Munich, 1931. Angela Raubal, 23 ans, est retrouvée morte dans la chambre d’un appartement de Prinzregentenplatz. À côté de son corps inerte, un pistolet Walther. Tout indique un suicide et pousse à classer l’affaire.
Sauf qu’Angela n’est pas n’importe qui. Son oncle et tuteur légal, avec lequel elle vivait, est le leader du parti national socialiste des travailleurs, Adolf Hitler. Les liens troubles entre lui et sa nièce font d’ailleurs l’objet de rumeurs dans les rangs des opposants comme des partisans de cet homme politique en pleine ascension. Détail troublant : l’arme qui a tué Angela appartient à Hitler.

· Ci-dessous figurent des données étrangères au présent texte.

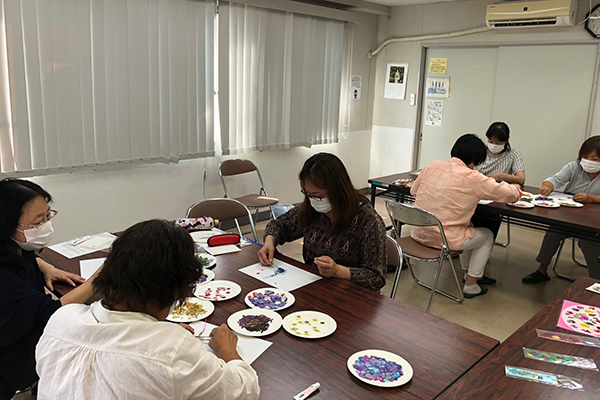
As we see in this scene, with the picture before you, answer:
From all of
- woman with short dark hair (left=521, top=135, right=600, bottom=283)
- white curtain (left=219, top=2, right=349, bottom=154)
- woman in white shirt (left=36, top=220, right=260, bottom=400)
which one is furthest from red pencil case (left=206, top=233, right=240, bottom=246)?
woman with short dark hair (left=521, top=135, right=600, bottom=283)

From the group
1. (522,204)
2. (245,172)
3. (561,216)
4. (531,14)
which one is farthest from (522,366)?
(531,14)

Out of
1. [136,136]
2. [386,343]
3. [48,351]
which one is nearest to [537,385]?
[386,343]

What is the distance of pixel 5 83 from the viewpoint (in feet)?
10.6

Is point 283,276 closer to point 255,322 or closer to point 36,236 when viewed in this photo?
point 255,322

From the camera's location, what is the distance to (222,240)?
94.9 inches

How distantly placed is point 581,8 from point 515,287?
284cm

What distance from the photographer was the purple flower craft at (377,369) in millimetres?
1369

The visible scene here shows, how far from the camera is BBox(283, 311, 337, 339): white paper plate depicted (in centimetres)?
159

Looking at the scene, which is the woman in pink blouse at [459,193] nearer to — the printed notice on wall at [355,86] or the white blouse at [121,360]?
the white blouse at [121,360]

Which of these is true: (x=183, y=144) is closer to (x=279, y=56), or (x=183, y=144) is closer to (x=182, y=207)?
(x=182, y=207)

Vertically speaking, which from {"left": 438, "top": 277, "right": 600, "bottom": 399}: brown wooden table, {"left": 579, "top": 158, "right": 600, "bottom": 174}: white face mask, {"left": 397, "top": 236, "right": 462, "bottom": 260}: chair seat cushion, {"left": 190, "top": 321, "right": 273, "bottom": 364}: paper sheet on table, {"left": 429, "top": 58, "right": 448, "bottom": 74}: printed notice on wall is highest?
{"left": 429, "top": 58, "right": 448, "bottom": 74}: printed notice on wall

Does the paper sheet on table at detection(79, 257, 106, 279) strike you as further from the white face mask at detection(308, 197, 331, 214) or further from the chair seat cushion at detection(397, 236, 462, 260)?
the chair seat cushion at detection(397, 236, 462, 260)

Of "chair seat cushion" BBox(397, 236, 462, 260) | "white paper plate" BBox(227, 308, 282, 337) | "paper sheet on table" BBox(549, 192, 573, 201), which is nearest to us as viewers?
"white paper plate" BBox(227, 308, 282, 337)

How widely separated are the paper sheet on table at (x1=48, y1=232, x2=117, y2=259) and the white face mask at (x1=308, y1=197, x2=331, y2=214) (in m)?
1.04
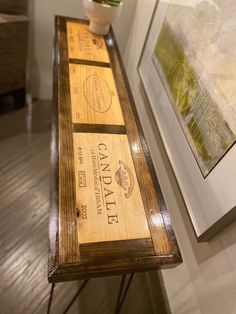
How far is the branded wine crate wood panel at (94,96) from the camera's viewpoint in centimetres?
90

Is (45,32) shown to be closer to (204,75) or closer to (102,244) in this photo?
(204,75)

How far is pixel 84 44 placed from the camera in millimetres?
1239

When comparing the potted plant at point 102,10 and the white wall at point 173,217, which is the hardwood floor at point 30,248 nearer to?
the white wall at point 173,217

Entre pressions politiques, peur du scandale et secrets sulfureux, cet événement, si il éclatait au grand jour, pourrait mettre un terme à la carrière d’Hitler. Et faire du commissaire Sauer, chargé de l’enquête, un témoin très gênant.

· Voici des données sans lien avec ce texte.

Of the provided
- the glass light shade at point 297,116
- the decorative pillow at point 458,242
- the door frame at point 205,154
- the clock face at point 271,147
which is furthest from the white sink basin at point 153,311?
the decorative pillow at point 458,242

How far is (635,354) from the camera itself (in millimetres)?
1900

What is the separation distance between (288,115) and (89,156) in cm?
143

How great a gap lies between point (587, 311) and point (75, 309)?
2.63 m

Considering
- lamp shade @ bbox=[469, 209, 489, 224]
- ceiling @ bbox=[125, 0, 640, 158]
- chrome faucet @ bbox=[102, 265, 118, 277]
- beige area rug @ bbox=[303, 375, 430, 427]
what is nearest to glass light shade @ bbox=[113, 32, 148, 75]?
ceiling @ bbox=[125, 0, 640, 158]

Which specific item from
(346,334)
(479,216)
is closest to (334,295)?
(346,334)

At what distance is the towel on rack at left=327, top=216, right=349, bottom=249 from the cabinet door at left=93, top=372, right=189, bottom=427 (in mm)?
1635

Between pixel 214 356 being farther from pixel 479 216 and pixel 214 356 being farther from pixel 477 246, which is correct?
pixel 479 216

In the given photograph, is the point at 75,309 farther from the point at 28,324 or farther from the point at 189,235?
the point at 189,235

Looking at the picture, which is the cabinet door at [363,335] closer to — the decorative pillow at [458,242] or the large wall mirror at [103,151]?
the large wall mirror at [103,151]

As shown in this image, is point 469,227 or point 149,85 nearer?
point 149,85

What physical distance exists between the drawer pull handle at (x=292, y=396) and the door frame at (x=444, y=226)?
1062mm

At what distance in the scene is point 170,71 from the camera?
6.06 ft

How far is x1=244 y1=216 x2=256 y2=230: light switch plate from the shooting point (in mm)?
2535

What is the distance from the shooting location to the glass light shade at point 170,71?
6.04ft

Dans une République de Weimar moribonde, secouée par les présages de la tragédie nazie, Fabiano Massimi déploie un roman fascinant, basé sur une histoire vraie et méconnue, mêlant documents d’archives et fiction avec le brio d’un Philip Kerr.

Origine Italie
Éditions Albin Michel
Date 10 mars 2021
Traduction Laura BRIGNON
Pages 560
ISBN 9782226446442
Prix 21,90 €

L'avis de Stéphane FURLAN

Intéressé depuis longtemps par la montée du nazisme et ses conséquences tragiques, la parution de ce roman a attiré tout de suite mon attention. D’autant plus que je me sens orphelin depuis la disparition précoce de Philip Kerr et avec lui son héros récurrent, l’inspecteur Bernie Gunther, que j’ai eu le plaisir de suivre dans toutes ses enquêtes (1). Alors, quand j’ai découvert l’existence d’un auteur qui relevait le défi, je dois dire que j’ai été assailli par des sentiments contradictoires, un ascenseur émotionnel me chahutant entre des sommets d’enthousiasme et des bas-fonds dépressifs suscités par la crainte de la déception assurée. Il fallait en finir. Et pour ça, une seule solution, parcourir ces pages. J’en relève juste le nez, un sourire aux lèvres, séduit par l’intensité de cette rencontre qui m’en évoque d’autres, vécues dans ma prime jeunesse. Eh oui, je ne rêve pas… Tous les indices sont là, l’obsession de le retrouver alors que nous venons de nous quitter, l’impossibilité de me détacher des souvenirs partagés, cette tendance insupportable à ressasser nos échanges, à me les repasser en boucle : il s’agit bien d’un coup de foudre ! (Mais c’est le problème avec eux, faudra quand même s’assurer qu’il tient ses promesses sur la durée…)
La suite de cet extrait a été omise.